El racionamiento en Cuba ha sido toda una institución que ha jugado un papel en lo socioeconómico, y también en lo político, al funcionar más como instrumento de sujeción del pueblo por parte del Gobierno que como verdadero garante de una distribución justa de los bienes de consumo, estableciendo a la vez un igualitarismo ramplón que anuló la iniciativa individual y convirtió al ciudadano en masa.
La cartilla ha constituido un mecanismo de control social, hasta tal punto que en la actualidad al Gobierno no le ha sido posible eliminarla, so pena de dejar en el más absoluto abandono a los sectores sociales más desfavorecidos, en especial los ancianos sin amparo filial y los numerosos hogares humildes en los que no se reciben remesas del exterior ni cuentan con otros ingresos en divisas. Pese a ello, los productos alimenticios racionados y subsidiados mediante cartilla –ese artilugio que constituye todo un rezago de la Guerra Fría– son hoy menos de una decena, y apenas cubren precariamente algunas de las necesidades de alimentación más perentorias, mientras la inflación mantiene un ritmo creciente y los salarios apenas tienen valor simbólico.
Es por eso que, cuando por estos días asisto al proceso de racionamiento venezolano, cuando escucho el desparpajo con que el camarada-presidente Nicolás Maduro disfraza de modernidad el cataclismo de miseria que se avecina para su pueblo, no puedo evitar una especie de sacudida, como un déjà vu. Ya los cubanos transitamos por esa vereda, caminamos medio siglo sobre sus espinas y estamos convencidos de que solo conduce al fracaso. Nosotros hemos comprobado dolorosa y sobradamente que la miseria es lo único que dividido entre muchos toca a más.

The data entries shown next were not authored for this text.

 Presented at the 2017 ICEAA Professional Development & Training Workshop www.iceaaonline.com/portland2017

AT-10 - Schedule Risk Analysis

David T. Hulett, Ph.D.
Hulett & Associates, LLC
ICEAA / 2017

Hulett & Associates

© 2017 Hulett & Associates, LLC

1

En lo personal, tengo la esperanza de que los venezolanos humildes, que por estos días persiguen afanosos el alimento de los suyos o hacen largas colas ante los comercios desabastecidos, logren evitar a tiempo esa grave confusión que a veces lleva a los pueblos a interpretar como justicia lo que es manipulación y sepultura de las libertades.